3 Ocak 2011 Pazartesi

Derbilerin ardından...


Galatasaray'ımız 2010 yılının son, 2011 yılının ilk derbilerinden galip ayrılarak ligde liderliği devraldı ve yerini korumayı başardı. 29 Aralık çarşamba günü Fenerbahçe Ülker'i mağlup eden takımımız, yeni yılın 2. gününde deplasmanda Iversonlı Beşiktaş Cola Turka'yı mağlup etmeyi başardı.

Bu yazımda Hüseyin kardeşimin stilinden biraz farklı olarak bu maçların psikolojik olarak etkisini ve şu an içinde bulunduğumuz durumu anlatmaya çalışacağım.

Fenerbahçe Ülker maçıyla başlayalım.

____________________

_Yapmanız gereken_
Derbiler hakkındaki yazıya göre Galatasaray, Fenerbahçe Ülker'i hangi gün mağlup etti? Bu materyalin buradaki işle hiçbir ilgisi yoktur.

Sahne geometrisine dair sorular:
____________________

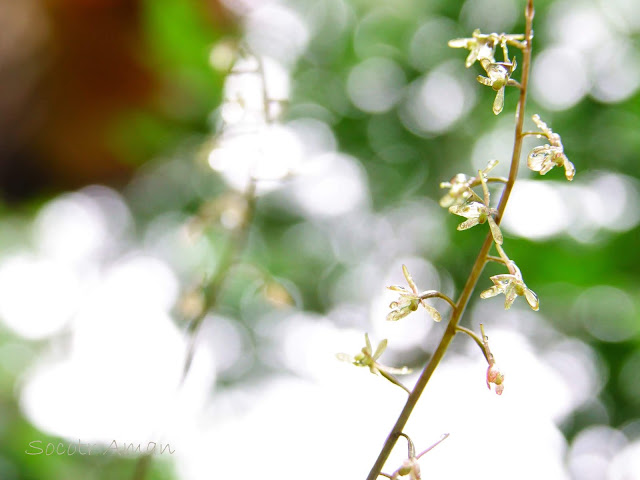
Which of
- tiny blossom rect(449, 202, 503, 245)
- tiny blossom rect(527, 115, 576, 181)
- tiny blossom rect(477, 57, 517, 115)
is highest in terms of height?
tiny blossom rect(477, 57, 517, 115)

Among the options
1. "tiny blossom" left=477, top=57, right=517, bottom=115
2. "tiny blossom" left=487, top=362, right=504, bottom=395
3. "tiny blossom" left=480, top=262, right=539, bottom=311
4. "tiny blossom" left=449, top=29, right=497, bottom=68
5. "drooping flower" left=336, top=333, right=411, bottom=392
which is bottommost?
"drooping flower" left=336, top=333, right=411, bottom=392

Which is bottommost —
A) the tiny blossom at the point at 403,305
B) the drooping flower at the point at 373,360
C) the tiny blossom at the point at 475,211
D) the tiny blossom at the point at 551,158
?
the drooping flower at the point at 373,360

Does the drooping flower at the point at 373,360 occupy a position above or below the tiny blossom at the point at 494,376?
below

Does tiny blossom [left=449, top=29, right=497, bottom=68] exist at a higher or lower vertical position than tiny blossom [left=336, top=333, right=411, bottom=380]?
higher

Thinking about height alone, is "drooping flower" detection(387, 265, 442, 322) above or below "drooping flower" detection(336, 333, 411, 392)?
above

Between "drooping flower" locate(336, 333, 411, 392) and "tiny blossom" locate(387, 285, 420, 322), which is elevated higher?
"tiny blossom" locate(387, 285, 420, 322)

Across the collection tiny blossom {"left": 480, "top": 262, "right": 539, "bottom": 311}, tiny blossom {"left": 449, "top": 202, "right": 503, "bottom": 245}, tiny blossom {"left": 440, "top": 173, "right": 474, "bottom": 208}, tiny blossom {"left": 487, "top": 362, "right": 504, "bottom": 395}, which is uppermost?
tiny blossom {"left": 440, "top": 173, "right": 474, "bottom": 208}

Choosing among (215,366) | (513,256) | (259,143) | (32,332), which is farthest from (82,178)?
(259,143)

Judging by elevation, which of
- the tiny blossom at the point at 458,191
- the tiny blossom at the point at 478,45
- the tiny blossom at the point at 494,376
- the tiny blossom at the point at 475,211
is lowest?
the tiny blossom at the point at 494,376
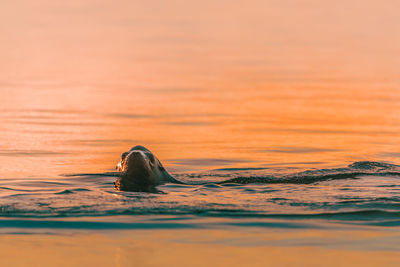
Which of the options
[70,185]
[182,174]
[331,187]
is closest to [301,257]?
[331,187]

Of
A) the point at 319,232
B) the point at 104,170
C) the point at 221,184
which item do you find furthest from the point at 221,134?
the point at 319,232

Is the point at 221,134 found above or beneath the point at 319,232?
above

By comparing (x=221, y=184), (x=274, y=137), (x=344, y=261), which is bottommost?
(x=344, y=261)

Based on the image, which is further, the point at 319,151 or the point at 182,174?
the point at 319,151

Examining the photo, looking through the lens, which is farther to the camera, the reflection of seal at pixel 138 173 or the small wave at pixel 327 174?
the small wave at pixel 327 174

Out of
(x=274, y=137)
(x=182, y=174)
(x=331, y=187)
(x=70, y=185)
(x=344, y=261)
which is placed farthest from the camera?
(x=274, y=137)

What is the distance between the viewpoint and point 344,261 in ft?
19.9

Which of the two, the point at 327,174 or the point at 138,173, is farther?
the point at 327,174

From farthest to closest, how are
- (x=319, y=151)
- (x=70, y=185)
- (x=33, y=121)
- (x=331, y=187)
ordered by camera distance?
(x=33, y=121) < (x=319, y=151) < (x=70, y=185) < (x=331, y=187)

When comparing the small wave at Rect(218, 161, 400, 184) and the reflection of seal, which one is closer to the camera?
the reflection of seal

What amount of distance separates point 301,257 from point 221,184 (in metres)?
5.57

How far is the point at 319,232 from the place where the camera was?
725 centimetres

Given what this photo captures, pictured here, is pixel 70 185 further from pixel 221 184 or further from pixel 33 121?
pixel 33 121

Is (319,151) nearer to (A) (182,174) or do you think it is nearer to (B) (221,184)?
(A) (182,174)
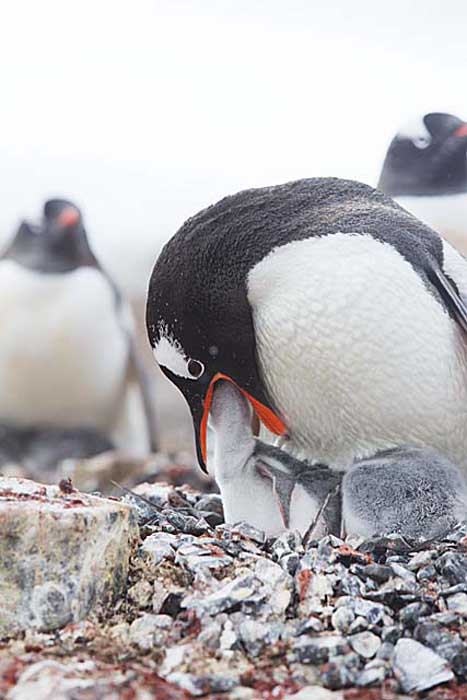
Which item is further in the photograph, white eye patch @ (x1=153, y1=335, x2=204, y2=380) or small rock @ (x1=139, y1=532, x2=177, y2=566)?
white eye patch @ (x1=153, y1=335, x2=204, y2=380)

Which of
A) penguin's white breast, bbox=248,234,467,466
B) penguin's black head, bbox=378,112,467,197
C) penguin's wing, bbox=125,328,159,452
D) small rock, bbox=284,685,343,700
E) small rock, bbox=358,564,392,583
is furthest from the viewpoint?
penguin's wing, bbox=125,328,159,452

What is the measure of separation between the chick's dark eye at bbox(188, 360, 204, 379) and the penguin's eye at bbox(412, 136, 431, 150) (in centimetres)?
180

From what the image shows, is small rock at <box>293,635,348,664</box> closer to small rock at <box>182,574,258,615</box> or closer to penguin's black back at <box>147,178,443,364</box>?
small rock at <box>182,574,258,615</box>

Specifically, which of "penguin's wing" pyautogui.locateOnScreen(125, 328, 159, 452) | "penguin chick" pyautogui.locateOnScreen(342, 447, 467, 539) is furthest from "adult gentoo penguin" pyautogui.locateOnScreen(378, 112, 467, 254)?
"penguin chick" pyautogui.locateOnScreen(342, 447, 467, 539)

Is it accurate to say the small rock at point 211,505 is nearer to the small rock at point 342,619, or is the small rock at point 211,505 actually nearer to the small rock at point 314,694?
the small rock at point 342,619

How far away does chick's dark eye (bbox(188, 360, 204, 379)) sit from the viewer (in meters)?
1.25

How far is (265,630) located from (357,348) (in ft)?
1.40

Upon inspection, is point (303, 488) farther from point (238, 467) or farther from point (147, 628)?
point (147, 628)

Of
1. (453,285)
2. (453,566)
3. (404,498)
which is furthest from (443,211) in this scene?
(453,566)

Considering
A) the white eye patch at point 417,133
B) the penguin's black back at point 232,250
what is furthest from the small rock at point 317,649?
the white eye patch at point 417,133

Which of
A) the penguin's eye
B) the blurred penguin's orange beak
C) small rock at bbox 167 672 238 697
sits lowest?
the blurred penguin's orange beak

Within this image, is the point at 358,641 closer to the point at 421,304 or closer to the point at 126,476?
the point at 421,304

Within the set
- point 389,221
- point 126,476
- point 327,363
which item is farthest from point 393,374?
point 126,476

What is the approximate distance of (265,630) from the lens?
0.82m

____________________

_Tamamlanmış yanıt_
29 Aralık çarşamba günü.